L’eventuale omissione, tardività o incompletezza di questa comunicazione comporta, per l’Azienda sanitaria, la decadenza delle azioni di rivalsa o di responsabilità amministrativa, potenzialmente attivabili all’esito di una eventuale liquidazione con danaro pubblico.

L’attività di provvedere al corretto e tempestivo adempimento formale previsto dall’art. 13 grava sul personale amministrativo preposto alla gestione di questo incombente, con ogni conseguenziale riflesso in termini di responsabilità propria qualora la decadenza sia a sé imputabile.

Responsabilità medica e danno erariale

Secondo le ultime pronunce giurisprudenziali sono molteplici le possibilità che un medico debba rispondere per danno erariale. La Corte dei Conti, con riferimento ai vari casi che possono verificarsi, ha chiarito che il medico può rispondere anche per danno erariale indiretto tutte le volte che si verifica anche a distanza di tempo, una deminutio del patrimonio dello Stato. Ciò significa che se il medico non agisce in maniera corretta oggi, ma il danno è solo potenziale, la sua azione non si prescrive se gli effetti di quell’azione – ovvero il danno vero e proprio consistente nella deminutio pecuniae – si verificano dopo molto tempo.

Un altro caso di responsabilità amministrativa del medico è quella legata alla malpractice medica e gli atti di un processo civile possono essere utilizzati nel procedimento che verifica la responsabilità del medico nei confronti dell’erario. In questi casi, i medici e gli operatori sanitari responsabili della cattiva condotta possono, dopo un processo avviato dal pubblico ministero davanti alla Corte dei Conti, essere condannati a restituire all’azienda sanitaria il denaro che la stessa ha dovuto pagare alle vittime, causando così una perdita per l’erario dello Stato.

La responsabilità medica, infatti, come più volte ribadito dalla Corte die Conti non esplica i suoi effetti solo all’interno di un contesto, ma le sue azioni possono essere riprese più volte, soprattutto quando si ravvisa mancata azione e o omissione di cautele tempestive e necessarie ad evitare l’evento dannoso, in violazione dei principi di prudenza, diligenza e perizia.

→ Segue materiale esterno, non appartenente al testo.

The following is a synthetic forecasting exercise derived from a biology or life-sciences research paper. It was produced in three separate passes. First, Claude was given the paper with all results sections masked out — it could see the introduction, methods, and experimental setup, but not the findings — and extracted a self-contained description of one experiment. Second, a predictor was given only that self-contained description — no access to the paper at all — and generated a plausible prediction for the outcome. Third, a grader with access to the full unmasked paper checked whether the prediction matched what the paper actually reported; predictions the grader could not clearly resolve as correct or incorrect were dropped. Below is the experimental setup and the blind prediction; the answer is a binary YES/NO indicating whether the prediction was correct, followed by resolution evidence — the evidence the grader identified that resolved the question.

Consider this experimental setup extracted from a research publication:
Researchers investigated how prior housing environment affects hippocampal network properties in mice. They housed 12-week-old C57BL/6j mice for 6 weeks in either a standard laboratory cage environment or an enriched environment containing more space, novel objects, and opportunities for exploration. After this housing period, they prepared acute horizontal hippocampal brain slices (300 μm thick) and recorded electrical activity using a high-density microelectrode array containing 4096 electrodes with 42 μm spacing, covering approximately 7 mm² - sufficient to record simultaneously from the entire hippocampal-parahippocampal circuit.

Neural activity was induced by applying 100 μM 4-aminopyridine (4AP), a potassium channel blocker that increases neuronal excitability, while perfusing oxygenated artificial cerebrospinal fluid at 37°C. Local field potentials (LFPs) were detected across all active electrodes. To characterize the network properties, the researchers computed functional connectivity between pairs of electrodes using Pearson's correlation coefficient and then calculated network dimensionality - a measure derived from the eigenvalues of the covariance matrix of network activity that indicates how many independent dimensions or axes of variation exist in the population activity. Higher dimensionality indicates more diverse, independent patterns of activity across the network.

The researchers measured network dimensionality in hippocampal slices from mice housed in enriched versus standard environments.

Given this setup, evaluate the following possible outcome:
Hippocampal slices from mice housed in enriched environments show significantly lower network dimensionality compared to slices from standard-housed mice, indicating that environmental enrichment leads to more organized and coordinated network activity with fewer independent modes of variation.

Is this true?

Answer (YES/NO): NO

Stessa responsabilità indiretta ai danni dell’erario viene imputata al medico che non si attiva immediatamente per una tempestiva diagnosi. In tal caso, il medico risponde del danno erariale (indiretto) subito dall’Amministrazione di appartenenza condannata in sede civile a risarcire il danno patito dal terzo danneggiato a causa della mancata tempestiva diagnosi. In tal caso, è stato chiarito che “il medico risponde del danno erariale (indiretto) subito dall’Amministrazione di appartenenza condannata in sede civile a risarcire il danno patito dal terzo danneggiato a causa della mancata tempestiva diagnosi”.

Un altro tipo di responsabilità per danno all’erario può essere riconosciuta al medico tutte le volte che omette o ritarda la segnalazione alla Procura contabile per l’ipotesi di un danno potenzialmente erariale che trasla l’obbligo di risponderne al diretto responsabile. In mancanza, il medico risponde per un fatto commesso da altri, ma non segnalato, ove ovviamente è accertato che egli ne era a conoscenza. In questi casi, il presupposto per l’obbligo di denuncia è il verificarsi di un fatto dannoso per la finanza pubblica, ai sensi dell’art. 20 del dpr n. 3/57.

Alla luce della disamina su come si identifica un danno erariale, stabilendo la sua vera essenza, risulta necessario in questa sede consigliare a tutto il personale medico e paramedico di istruirsi a dovere con riguardo al danno dell’erario e di rivolgersi sempre a un consulente legale specializzato, in fase preventiva e non soltanto quando le ipotesi si riducono solo al diritto di difesa.